Material shown:
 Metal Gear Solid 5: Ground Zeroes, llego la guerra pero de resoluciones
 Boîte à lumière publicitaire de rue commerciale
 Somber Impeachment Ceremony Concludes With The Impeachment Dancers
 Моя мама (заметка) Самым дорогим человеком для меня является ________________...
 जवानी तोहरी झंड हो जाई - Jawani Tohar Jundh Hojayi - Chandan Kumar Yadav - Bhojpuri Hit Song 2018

...

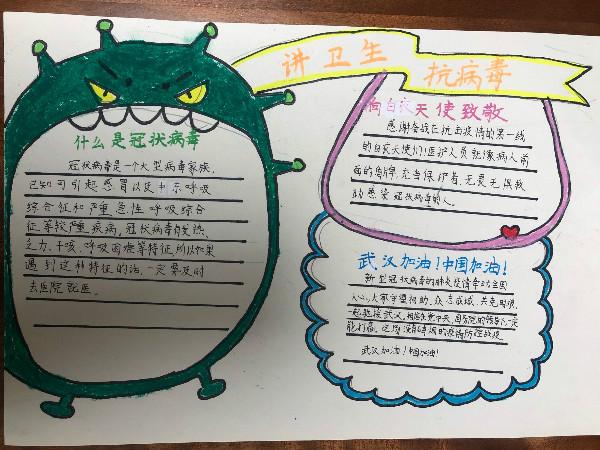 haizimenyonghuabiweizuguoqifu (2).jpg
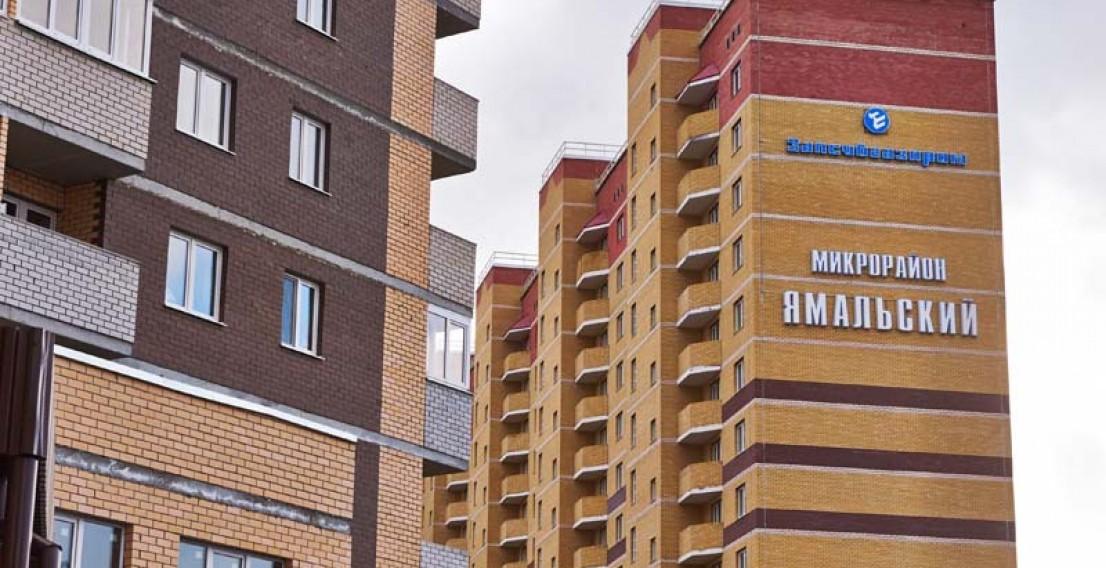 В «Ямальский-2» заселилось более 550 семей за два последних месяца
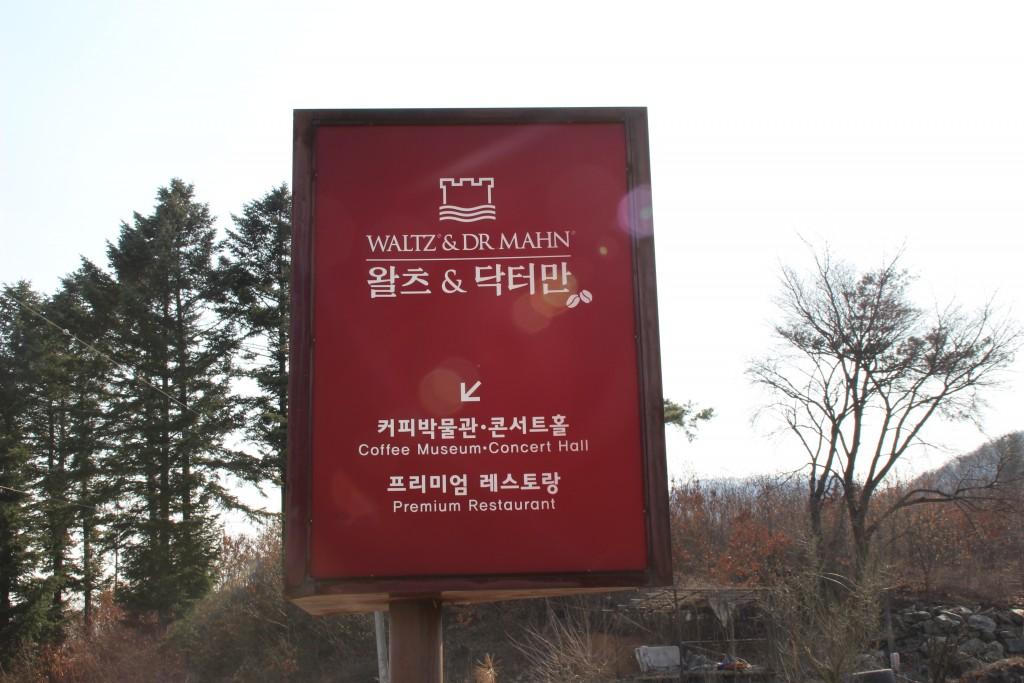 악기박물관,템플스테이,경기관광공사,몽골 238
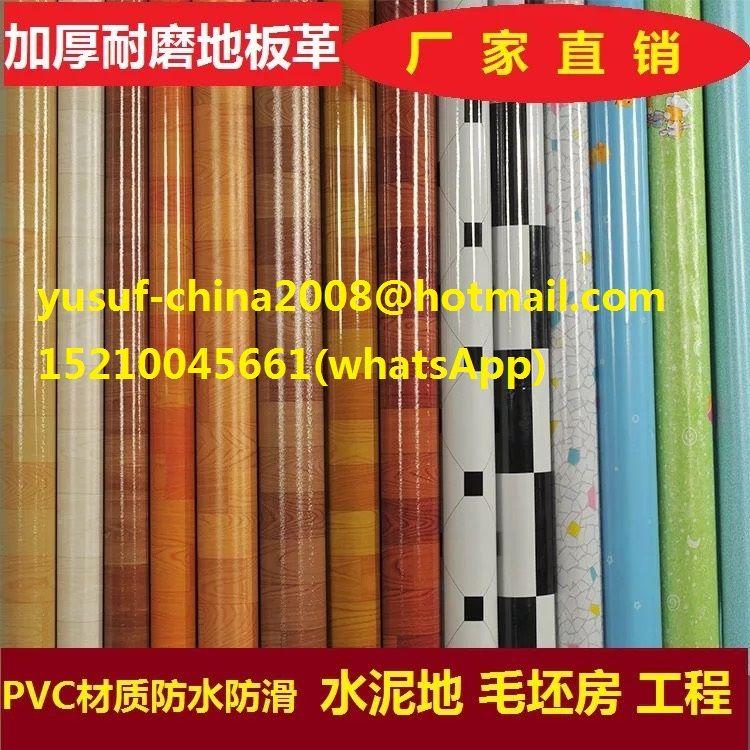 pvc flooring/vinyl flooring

---

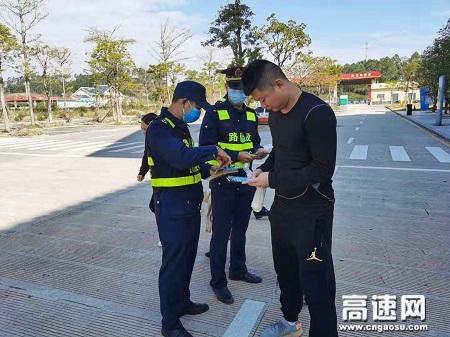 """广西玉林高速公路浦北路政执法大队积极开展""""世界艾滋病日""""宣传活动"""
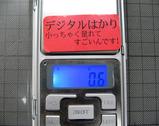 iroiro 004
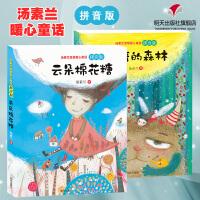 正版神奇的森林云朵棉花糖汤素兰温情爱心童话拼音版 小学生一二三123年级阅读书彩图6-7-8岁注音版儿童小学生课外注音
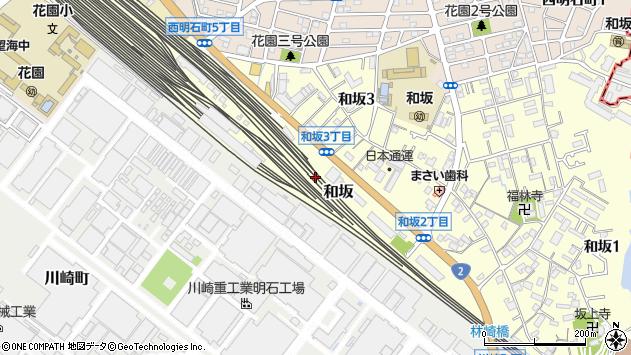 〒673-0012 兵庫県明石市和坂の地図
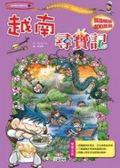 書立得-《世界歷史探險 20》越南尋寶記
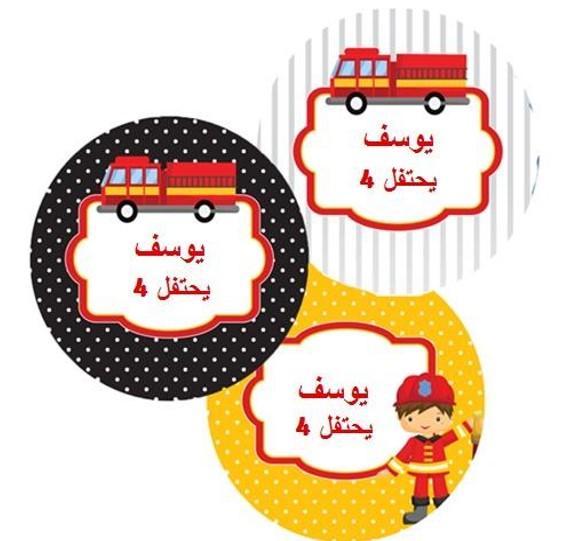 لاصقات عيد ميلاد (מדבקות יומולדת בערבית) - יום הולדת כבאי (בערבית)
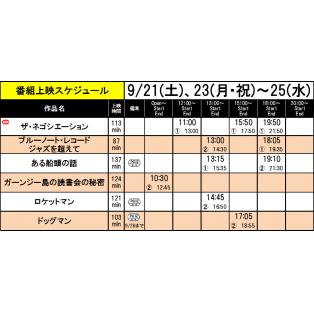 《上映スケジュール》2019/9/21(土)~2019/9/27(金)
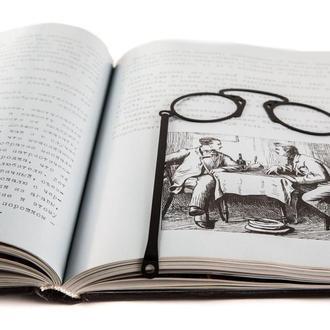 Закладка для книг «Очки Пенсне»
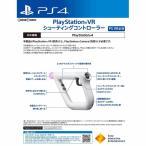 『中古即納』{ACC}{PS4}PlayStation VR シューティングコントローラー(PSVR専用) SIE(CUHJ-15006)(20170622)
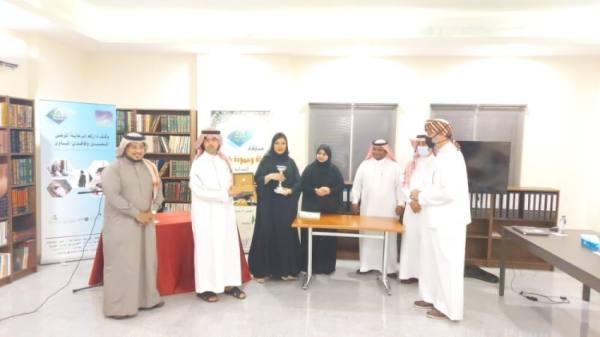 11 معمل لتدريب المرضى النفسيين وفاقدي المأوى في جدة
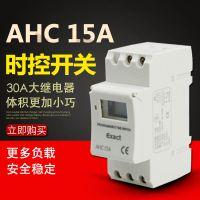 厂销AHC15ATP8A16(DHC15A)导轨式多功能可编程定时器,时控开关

Exercise requirements: Beginning with the line holding "11 معمل لتدريب" in the material above, restate word for word each line through the line holding "厂销AHC15ATP8A16(DHC15A)导轨式多功能可编程定时器,时控开关", and exclude pictures.

Exercise result:
 11 معمل لتدريب المرضى النفسيين وفاقدي المأوى في جدة
 厂销AHC15ATP8A16(DHC15A)导轨式多功能可编程定时器,时控开关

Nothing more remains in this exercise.